People in Rep. Jim Jordan's Ohio district have mixed feelings about the GOP firebrand
MICHEL MARTIN, HOST:
Congressman Jim Jordan is hoping to become House speaker when voting resumes today. Jordan's reputation as a firebrand is an asset to his supporters, but for his detractors, it is a liability. NPR's Sarah McCammon tells us more from Jordan's district in central Ohio.
SARAH MCCAMMON, BYLINE: When you ask about her Congressman, Jim Jordan, Linda Settlage (ph) doesn't hold back.
LINDA SETTLAGE: Don't like him at all. He doesn't do anything for us at all. He just yells and screams and causes trouble.
MCCAMMON: Settlage was enjoying breakfast at LuLu's Diner in Lima, Ohio, on Tuesday. She says Jordan should focus on improving health care and the economy at home. As a Democrat, Settlage is in the minority here. Jordan won reelection in 2022 with nearly 70% of the vote. Blake Kenner of nearby Bellefontaine can understand why Jordan enjoys that level of support.
BLAKE KENNER: I like him as a person. I know him. I've met him.
MCCAMMON: Kenner is a retired cop, now a school resource officer. When it comes to Jordan, there's one thing he can't get past, though.
KENNER: I think it kind of left a bad taste in my mouth on the January 6 incident.

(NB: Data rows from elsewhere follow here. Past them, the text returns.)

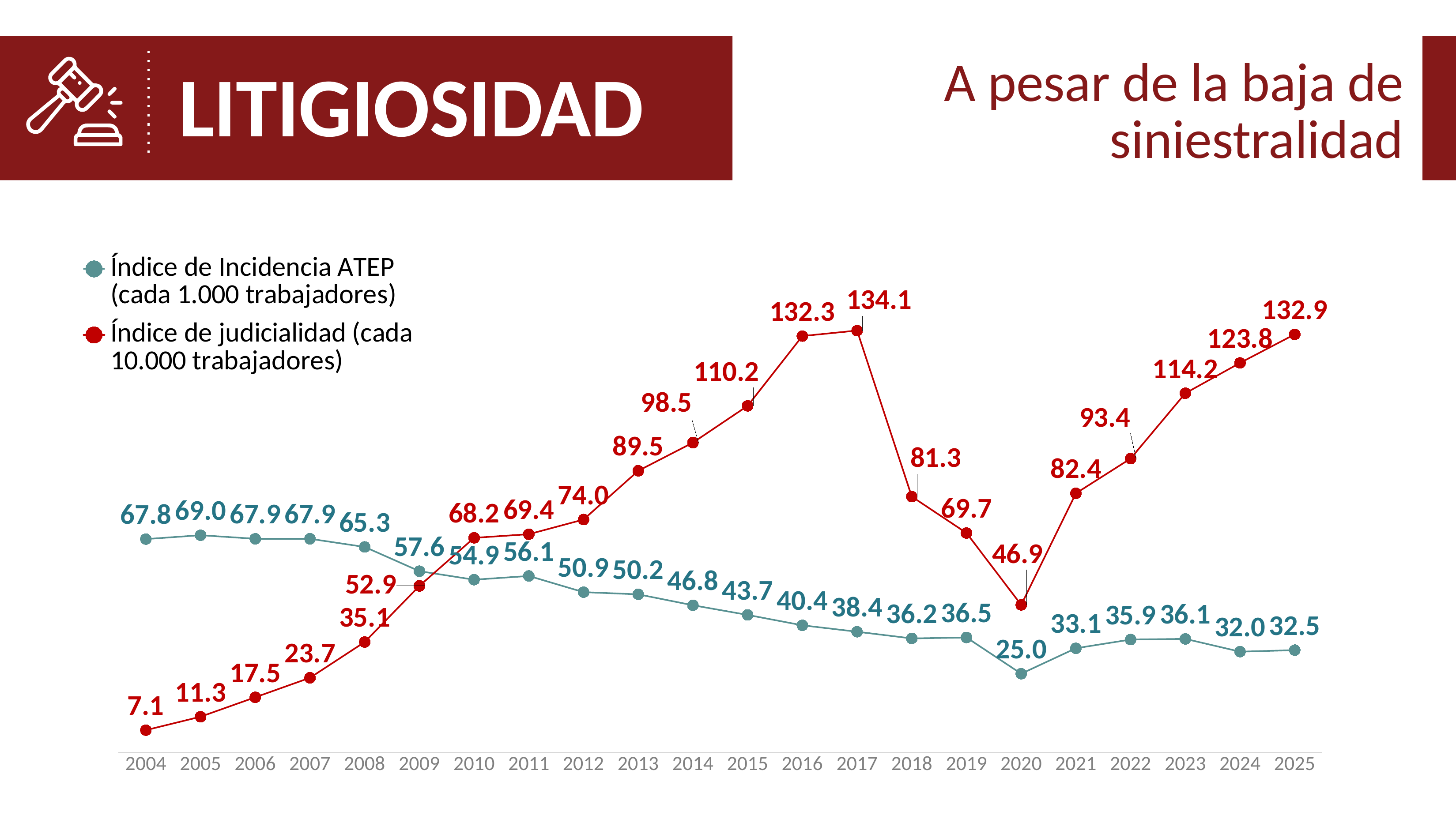
What kind of chart is shown on the slide? Line chart What colour is the line for the Índice de judicialidad? Red Which is larger in 2009: the Índice de Incidencia ATEP or the Índice de judicialidad? Índice de Incidencia ATEP What is the value of the Índice de Incidencia ATEP in 2020? 25.0 What is the value of the Índice de judicialidad in 2017? 134.1 How many series does the legend list? 2 What is the value of the Índice de judicialidad in 2004? 7.1 In which year is the Índice de Incidencia ATEP at its lowest? 2020 How many years are shown on the x axis? 22 In which year does the Índice de judicialidad reach its highest value? 2017 What is the difference between the Índice de judicialidad in 2017 and in 2018? 52.8 Does the Índice de Incidencia ATEP generally rise or fall from 2004 to 2025? Fall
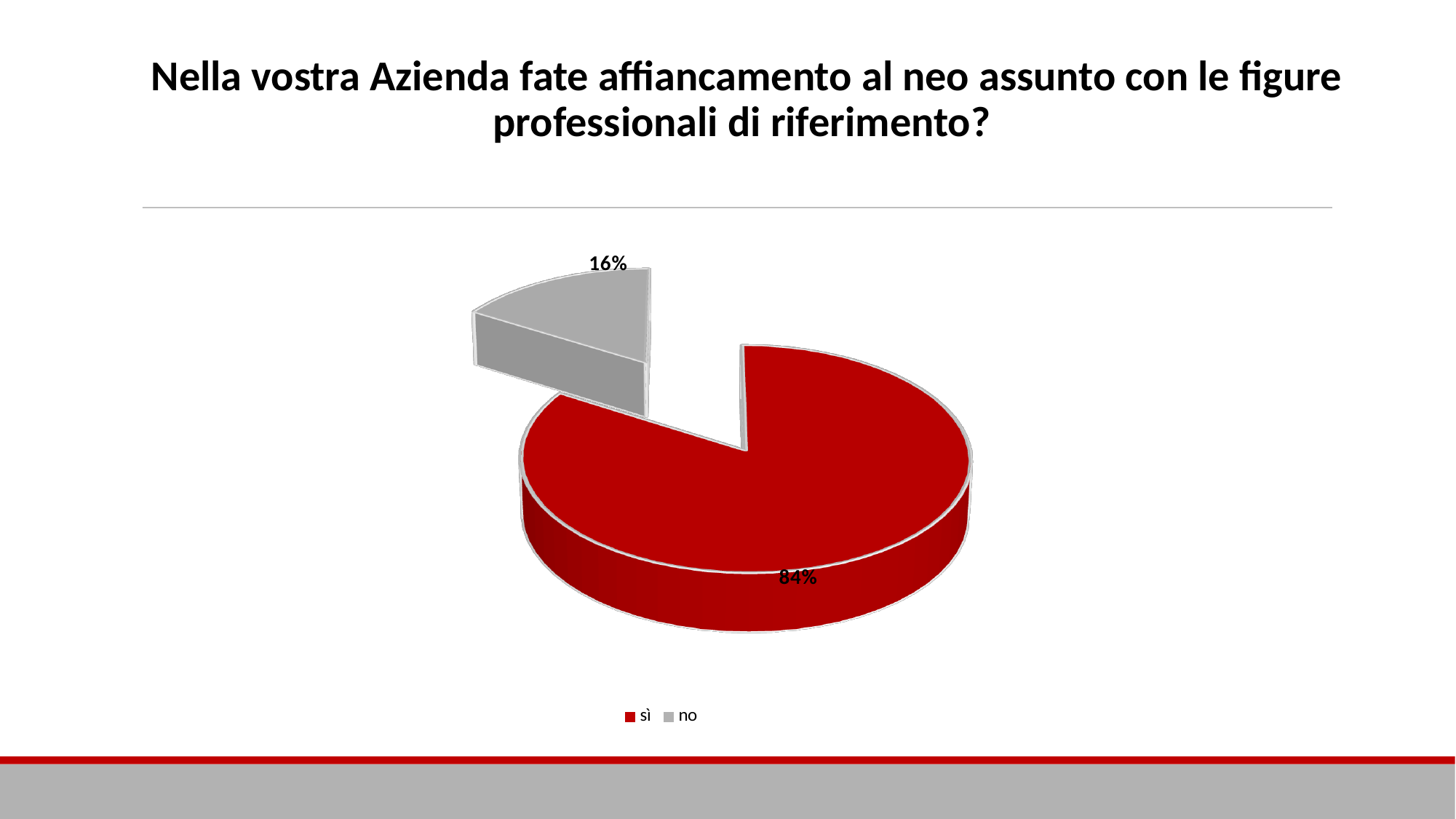
Which is larger, the "sì" slice or the "no" slice? sì What colour is the "sì" slice? red How many entries does the legend list? 2 What percentage of the pie is labelled "sì"? 84% What colour is the "no" slice? grey What is the difference in percentage points between the "sì" and "no" slices? 68 How many slices does the pie chart have? 2 What percentage of the pie is labelled "no"? 16% What kind of chart is shown on the slide? pie chart Which slice of the pie is the largest? sì Which slice of the pie is the smallest? no What share of the pie does the "no" slice represent? 16%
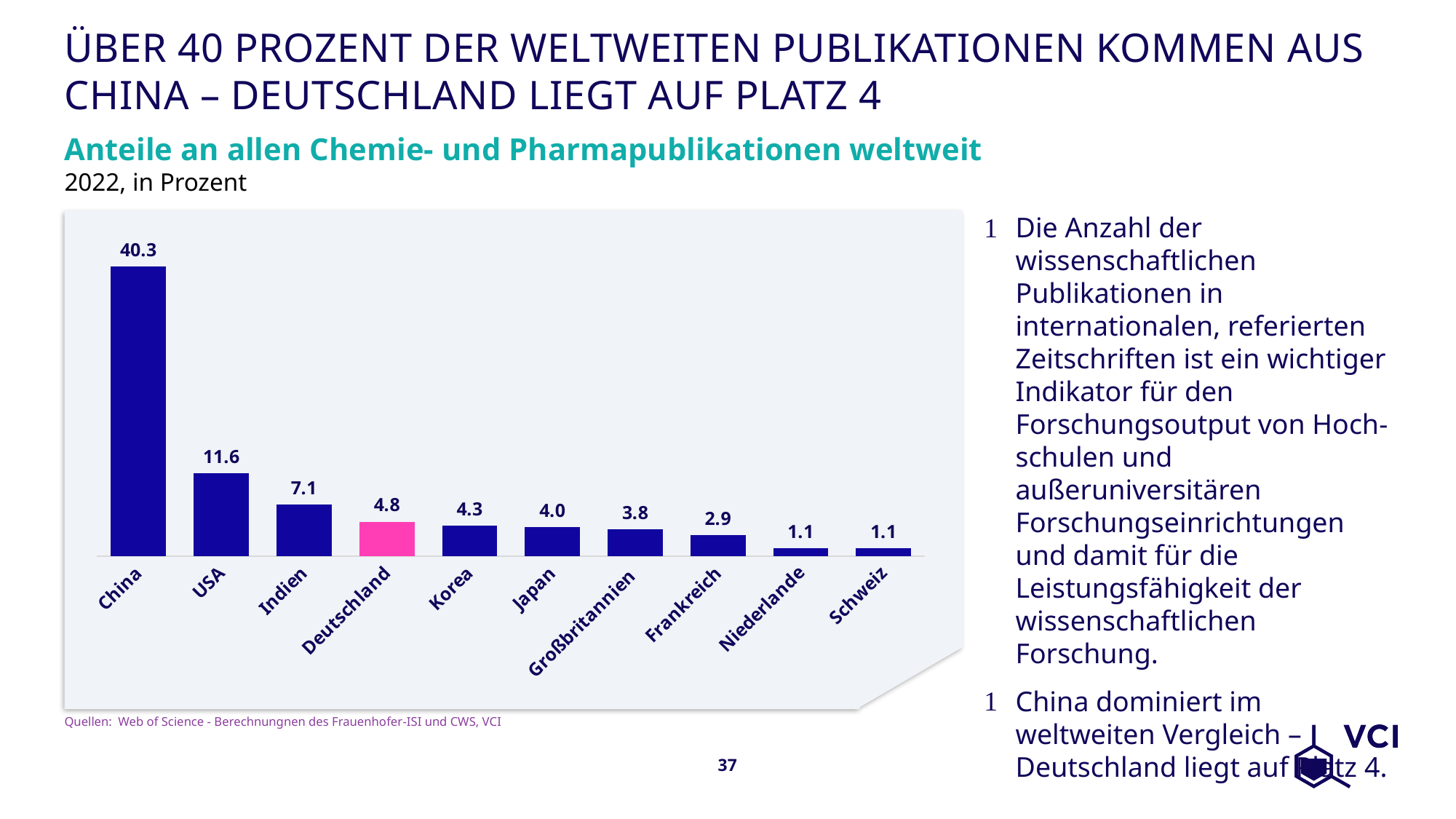
Which is larger, the value for Frankreich or the value for Indien? Indien What is the value for China? 40.3 Which country has the highest share? China Which country's bar is highlighted in pink? Deutschland What is the difference between the values for USA and Indien? 4.5 What is the value for Deutschland? 4.8 What is the difference between the values for China and Deutschland? 35.5 Which is larger, the value for Korea or the value for Japan? Korea What kind of chart is shown on the slide? Bar chart Do the values rise or fall from left to right across the chart? Fall What is the value for Großbritannien? 3.8 How many countries are shown in the chart? 10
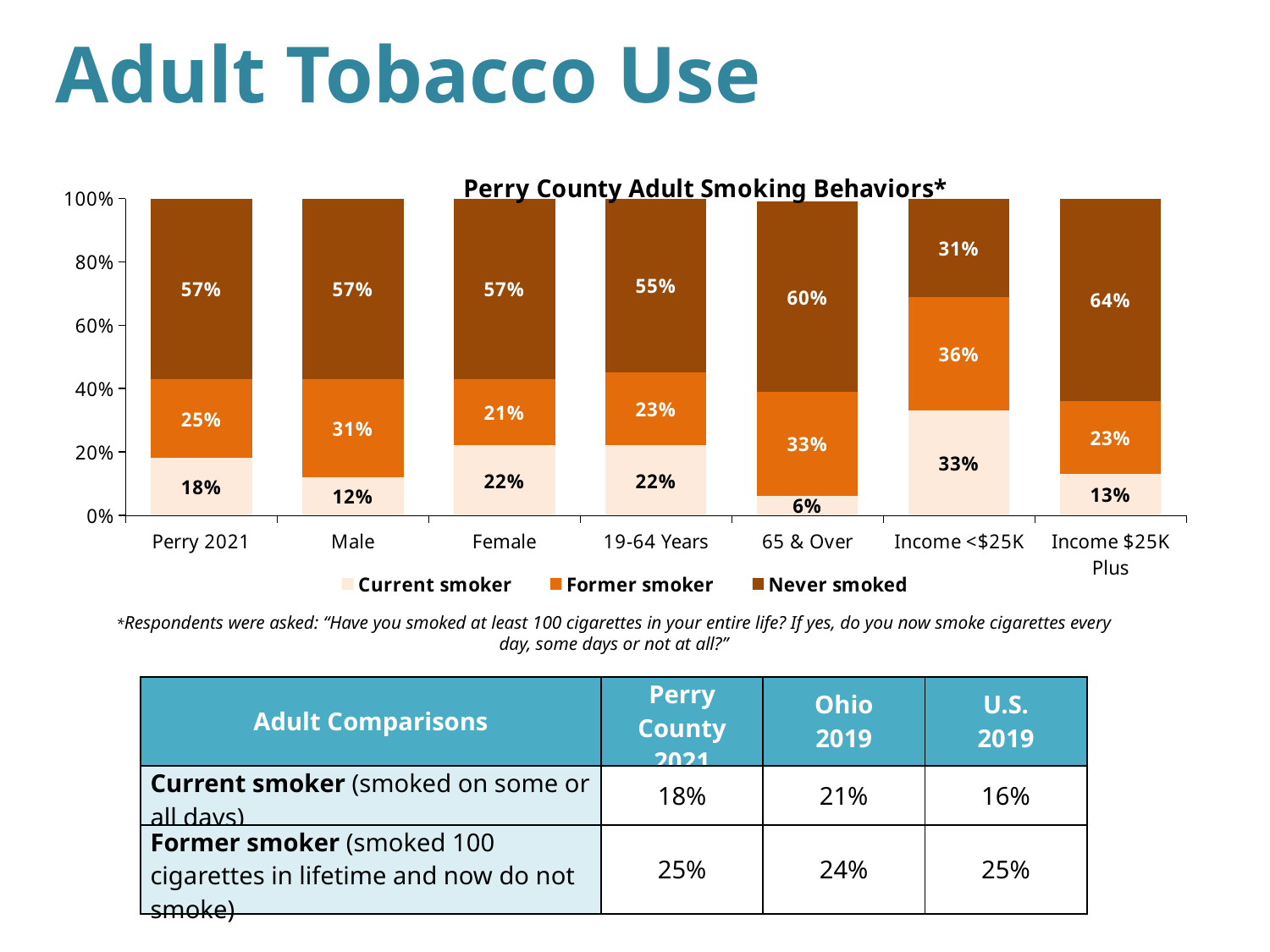
What is the chart's title? Perry County Adult Smoking Behaviors* What is the Never smoked value for 65 & Over? 60% What kind of chart is shown on the slide? Stacked bar chart What is the Former smoker value for Male? 31% Which is larger, the Former smoker value for Female or for 19-64 Years? 19-64 Years Which category has the lowest Current smoker value? 65 & Over How many series does the legend list? 3 How many categories are shown on the x axis? 7 Which category has the highest Never smoked value? Income $25K Plus What is the total of the stacked bar for Perry 2021? 100% What is the Current smoker value for Income <$25K? 33% What is the difference between the Current smoker values for Income <$25K and Income $25K Plus? 20%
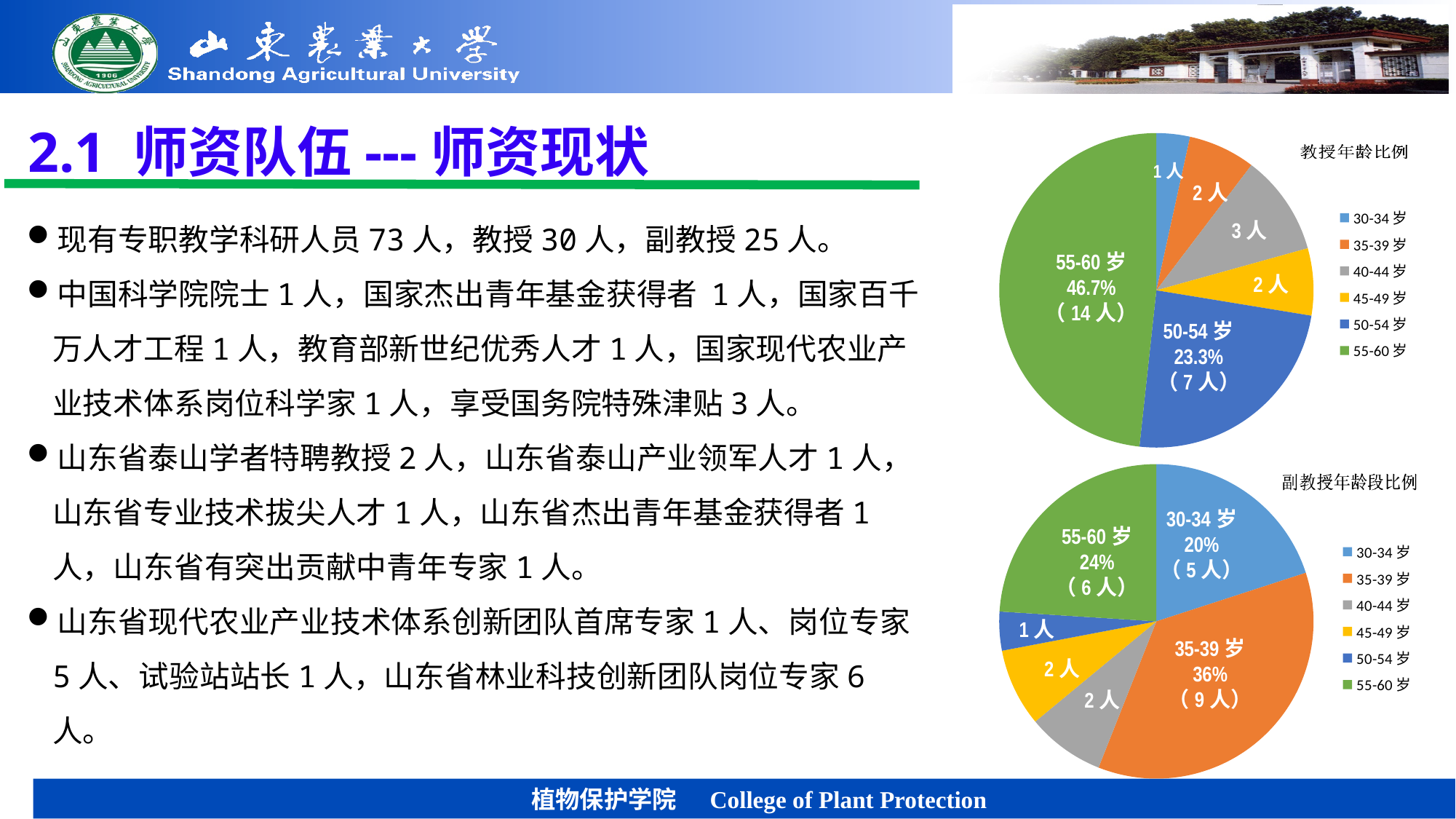
What kind of chart is the top chart titled 教授年龄比例? pie chart In the top chart (教授年龄比例), how many people are in the 55-60 岁 group? 14 人 In the top chart (教授年龄比例), which age group has the smallest slice? 30-34 岁 In the bottom chart (副教授年龄段比例), what colour is the 35-39 岁 slice? orange In the bottom chart (副教授年龄段比例), how many people are in the 35-39 岁 group? 9 人 In the bottom chart (副教授年龄段比例), what percentage share does the 55-60 岁 slice have? 24% In the top chart (教授年龄比例), how many more people are in the 55-60 岁 group than in the 50-54 岁 group? 7 人 How many entries does the legend of the top chart (教授年龄比例) list? 6 In the top chart (教授年龄比例), which age group has the largest slice? 55-60 岁 In the bottom chart (副教授年龄段比例), which age group has the smallest slice? 50-54 岁 In the bottom chart (副教授年龄段比例), which group is larger: 30-34 岁 or 55-60 岁? 55-60 岁 In the top chart (教授年龄比例), what percentage share does the 50-54 岁 slice have? 23.3%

MCCAMMON: Kenner was dining at Kewpee, a popular burger joint in Lima earlier this week. He says he's concerned about Jordan's involvement in the rally led by former President Donald Trump on January 6.
KENNER: That incident turned my stomach. I saw police officers trying to do their job and being fought by their own citizens. For anyone to support it is sickening.
MCCAMMON: Back at the diner, Russell Blue (ph), who lives in a rural area in Jordan's district, has no issue with his reputation as a right-wing rabble-rouser.
RUSSELL BLUE: Well, I think he's a bulldog. He's got some good ideas.
MCCAMMON: The bigger concern for Blue is the Republican Party's inability to come together.
BLUE: Why can't you guys agree at least once or twice? We don't have time for this.
MCCAMMON: As long as Republicans can't choose a speaker, Congress can't function, even as they face the looming prospect of a government shutdown in less than a month.